The line, which runs between the east and west of Georgia and connects to the north-east of Turkey via a high-voltage substation, is one of the largest infrastructure projects in Georgia in decades, and a major investment by the EBRD, the European Investment Bank (EIB), the German development bank KfW, and the Georgian government.
Today’s announcement of an IFC, ADB and EBRD financing package for the Shuakhevi hydropower plant is only the latest example of multilateral efforts to encourage energy trading across national boundaries bearing fruit. The plant is being built by a joint venture between India’s Tata Power, Norway’s Clean Energy Invest and IFC.

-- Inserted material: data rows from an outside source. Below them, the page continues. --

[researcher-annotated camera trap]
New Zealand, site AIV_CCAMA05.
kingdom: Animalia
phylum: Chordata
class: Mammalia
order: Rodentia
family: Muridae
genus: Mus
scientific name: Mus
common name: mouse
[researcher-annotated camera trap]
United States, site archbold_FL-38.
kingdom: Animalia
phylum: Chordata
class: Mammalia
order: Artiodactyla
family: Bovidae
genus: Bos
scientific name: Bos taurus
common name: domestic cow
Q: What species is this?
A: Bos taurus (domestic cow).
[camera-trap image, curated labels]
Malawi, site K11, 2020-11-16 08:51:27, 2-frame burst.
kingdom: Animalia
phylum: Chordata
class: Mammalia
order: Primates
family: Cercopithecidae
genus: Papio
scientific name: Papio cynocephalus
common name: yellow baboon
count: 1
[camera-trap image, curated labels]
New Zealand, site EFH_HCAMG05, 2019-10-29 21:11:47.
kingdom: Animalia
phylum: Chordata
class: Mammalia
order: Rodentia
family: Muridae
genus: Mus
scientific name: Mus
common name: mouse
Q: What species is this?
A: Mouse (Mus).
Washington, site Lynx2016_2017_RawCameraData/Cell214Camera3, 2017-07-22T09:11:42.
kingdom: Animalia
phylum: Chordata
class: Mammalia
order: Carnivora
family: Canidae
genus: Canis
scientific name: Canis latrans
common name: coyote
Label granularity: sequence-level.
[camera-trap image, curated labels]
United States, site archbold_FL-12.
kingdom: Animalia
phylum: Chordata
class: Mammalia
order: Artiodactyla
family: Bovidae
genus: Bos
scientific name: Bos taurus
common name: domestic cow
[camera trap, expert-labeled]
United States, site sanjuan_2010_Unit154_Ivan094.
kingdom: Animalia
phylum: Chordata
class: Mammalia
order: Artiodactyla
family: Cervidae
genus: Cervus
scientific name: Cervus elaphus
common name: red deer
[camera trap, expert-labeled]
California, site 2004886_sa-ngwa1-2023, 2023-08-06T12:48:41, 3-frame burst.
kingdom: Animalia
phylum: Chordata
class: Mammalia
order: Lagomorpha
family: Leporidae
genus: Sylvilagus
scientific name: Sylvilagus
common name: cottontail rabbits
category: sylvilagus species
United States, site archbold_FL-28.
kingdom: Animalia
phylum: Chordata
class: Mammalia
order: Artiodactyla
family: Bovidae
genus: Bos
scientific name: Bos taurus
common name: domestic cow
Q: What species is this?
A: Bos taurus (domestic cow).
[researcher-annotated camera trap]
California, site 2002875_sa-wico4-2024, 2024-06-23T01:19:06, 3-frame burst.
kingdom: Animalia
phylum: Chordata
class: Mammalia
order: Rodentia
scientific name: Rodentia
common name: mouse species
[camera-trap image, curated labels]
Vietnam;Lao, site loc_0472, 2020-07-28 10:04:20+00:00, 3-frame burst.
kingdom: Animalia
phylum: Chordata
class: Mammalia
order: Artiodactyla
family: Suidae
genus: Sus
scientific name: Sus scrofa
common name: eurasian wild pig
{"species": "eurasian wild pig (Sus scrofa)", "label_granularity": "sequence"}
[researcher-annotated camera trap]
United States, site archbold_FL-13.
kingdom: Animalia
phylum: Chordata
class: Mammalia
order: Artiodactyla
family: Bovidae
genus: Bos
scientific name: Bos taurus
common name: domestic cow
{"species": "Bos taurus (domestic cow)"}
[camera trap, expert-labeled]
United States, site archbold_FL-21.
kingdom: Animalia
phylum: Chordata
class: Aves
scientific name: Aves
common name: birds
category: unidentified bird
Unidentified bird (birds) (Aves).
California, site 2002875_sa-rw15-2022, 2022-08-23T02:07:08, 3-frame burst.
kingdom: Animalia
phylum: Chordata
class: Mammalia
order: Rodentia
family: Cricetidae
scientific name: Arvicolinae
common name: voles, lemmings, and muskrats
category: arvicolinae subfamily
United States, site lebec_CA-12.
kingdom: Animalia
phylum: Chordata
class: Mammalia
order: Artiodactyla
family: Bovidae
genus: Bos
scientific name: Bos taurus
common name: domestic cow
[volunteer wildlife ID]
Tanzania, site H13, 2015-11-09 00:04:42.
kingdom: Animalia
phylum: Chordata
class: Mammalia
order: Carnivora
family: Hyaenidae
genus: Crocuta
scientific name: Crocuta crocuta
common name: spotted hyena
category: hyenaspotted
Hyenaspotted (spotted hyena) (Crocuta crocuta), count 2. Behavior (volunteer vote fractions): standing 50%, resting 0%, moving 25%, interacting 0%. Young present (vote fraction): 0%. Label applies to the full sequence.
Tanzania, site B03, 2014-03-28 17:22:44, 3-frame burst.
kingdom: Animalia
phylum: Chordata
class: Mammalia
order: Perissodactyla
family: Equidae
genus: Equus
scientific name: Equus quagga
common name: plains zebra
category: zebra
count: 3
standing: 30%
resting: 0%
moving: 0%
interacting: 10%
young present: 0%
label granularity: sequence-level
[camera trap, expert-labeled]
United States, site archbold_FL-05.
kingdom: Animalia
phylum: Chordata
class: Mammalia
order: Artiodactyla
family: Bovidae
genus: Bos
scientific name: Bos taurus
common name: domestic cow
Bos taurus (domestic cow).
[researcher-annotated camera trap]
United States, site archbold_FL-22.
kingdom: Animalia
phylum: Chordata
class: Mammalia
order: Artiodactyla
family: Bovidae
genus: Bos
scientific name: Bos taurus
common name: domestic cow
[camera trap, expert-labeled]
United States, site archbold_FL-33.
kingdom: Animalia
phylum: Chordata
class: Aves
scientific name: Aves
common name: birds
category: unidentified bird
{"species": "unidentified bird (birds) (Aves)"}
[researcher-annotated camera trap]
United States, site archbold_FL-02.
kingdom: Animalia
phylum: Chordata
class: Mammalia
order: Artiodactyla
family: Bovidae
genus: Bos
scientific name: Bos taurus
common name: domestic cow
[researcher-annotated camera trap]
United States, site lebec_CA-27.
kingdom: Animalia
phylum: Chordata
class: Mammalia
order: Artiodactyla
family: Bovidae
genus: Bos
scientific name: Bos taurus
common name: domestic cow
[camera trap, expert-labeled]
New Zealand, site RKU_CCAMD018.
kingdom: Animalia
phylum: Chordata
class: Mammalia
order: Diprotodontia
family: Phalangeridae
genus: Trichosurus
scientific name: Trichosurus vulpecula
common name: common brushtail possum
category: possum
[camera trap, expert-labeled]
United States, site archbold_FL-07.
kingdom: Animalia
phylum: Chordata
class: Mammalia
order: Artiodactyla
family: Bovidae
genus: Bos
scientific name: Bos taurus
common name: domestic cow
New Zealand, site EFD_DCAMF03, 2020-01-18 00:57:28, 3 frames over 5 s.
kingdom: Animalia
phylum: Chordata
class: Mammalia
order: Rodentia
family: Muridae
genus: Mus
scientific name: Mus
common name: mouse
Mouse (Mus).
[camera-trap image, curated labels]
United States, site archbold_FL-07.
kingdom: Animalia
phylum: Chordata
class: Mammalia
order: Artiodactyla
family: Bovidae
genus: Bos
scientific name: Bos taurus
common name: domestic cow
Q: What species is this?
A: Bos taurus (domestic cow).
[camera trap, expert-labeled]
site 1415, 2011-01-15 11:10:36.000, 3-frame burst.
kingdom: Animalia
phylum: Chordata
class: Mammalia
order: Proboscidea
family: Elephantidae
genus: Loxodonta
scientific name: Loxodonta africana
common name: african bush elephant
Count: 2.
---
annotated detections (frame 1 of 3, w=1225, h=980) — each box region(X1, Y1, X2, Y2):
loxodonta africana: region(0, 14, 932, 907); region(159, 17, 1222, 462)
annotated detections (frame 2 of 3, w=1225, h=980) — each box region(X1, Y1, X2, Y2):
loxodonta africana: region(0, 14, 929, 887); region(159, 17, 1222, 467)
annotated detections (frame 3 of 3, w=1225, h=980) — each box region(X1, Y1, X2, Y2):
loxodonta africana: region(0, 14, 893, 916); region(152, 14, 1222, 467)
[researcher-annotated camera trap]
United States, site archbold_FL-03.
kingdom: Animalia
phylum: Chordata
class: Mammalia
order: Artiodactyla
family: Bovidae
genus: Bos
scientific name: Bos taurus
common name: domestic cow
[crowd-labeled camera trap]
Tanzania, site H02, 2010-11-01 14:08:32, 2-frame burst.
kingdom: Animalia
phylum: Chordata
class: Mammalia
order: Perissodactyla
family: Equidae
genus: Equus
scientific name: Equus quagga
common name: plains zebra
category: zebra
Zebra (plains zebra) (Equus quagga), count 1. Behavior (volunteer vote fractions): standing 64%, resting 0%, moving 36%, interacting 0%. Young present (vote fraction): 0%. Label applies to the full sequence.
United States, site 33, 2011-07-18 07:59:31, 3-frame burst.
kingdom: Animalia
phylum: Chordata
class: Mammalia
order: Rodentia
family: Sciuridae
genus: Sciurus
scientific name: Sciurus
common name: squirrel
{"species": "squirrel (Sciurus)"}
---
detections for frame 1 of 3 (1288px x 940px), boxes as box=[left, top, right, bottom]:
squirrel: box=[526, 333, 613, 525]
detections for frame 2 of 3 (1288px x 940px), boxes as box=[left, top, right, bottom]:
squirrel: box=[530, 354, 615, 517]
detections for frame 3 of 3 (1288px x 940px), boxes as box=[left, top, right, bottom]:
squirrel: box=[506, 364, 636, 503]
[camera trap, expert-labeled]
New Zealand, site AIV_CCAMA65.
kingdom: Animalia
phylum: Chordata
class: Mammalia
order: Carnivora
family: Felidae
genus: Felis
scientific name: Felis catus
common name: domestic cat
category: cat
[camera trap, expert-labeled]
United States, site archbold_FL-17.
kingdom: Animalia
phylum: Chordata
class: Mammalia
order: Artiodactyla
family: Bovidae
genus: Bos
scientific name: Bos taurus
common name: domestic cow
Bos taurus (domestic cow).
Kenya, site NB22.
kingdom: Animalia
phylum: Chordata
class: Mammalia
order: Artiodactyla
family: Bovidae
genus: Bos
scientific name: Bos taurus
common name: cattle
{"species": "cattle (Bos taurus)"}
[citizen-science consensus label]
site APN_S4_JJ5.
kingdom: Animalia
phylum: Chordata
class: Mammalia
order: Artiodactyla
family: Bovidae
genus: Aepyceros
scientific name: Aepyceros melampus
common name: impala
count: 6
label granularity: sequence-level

The 315 km high-voltage Black Sea line – the first major interconnector between the Caucasus and Western grid – has already enabled cross-border trade, improved the reliability of power supply, strengthened regional energy security and brought unprecedented investment into the renewable energy industry.
Thanks to the opening of the Turkish market with its higher wholesale prices, coupled with the wealth of Georgia’s hydropower resources, a number of private sector investors, big and small, have started building new hydropower plants in Georgia.
Many of them have been co-financed by the EBRD, the largest renewable energy investor in its region.
“It is particularly fulfilling to see private investment in energy generation projects stimulated by EBRD’s initial investment in the Georgia-Turkey cross-border transmission line,”Nandita Parshad, EBRD Director for Power and Energy, said of the Shuakhevi project.
“It is a prime example of how the EBRD facilitates private sector investment as part of its mandate to help countries transition to open market economies.”
The first of the hydropower plants, the 87 MW Paravani HPP, was built by the Turkish Anadolu Group with the help of US$ 49 million of EBRD financing and came on-stream at the end of 2014.
“The launch of Paravani gave a strong signal to foreign investors, especially in Turkey,” said the CEO of Anadolu in Georgia, Marat Kucuk. “We enjoy very strong support from the government which is of course every investor’s dream!”
Another hydropower plant, the 108 MW Dariali HPP for which the EBRD arranged a syndicated loan of US$ 80 million, was the first infrastructure project in Georgia to be structured as a private-public partnership.
“It took us a year of negotiations with many investors to work out a structure, and EBRD lawyers found innovative solutions that were not obvious,” said the CEO of Dariali Energy, the Georgian investor Zurab Alavidze.
“But in the end we created a successful model which can be used for any infrastructure project, involving investors, IFIs and the government.”
The success story is only beginning, Mr Alavidze added. “As we generate more power we will need more connecting lines with Turkey and other neighbours. We are talking about big investments, billions of dollars.”
As other countries and regions search for new energy partnerships of their own – from Moldova where work has already started on a similar line, to the Baltic states which intend to synchronise their grids with the EU – the Black Sea Transmission Line will serve as a blueprint for a more secure and open energy market far beyond the Black Sea itself.
“Georgia’s ambitious goal to become a regional energy hub seemed unachievable just a decade ago but it is now becoming a reality,” said the EBRD’s David Managadze.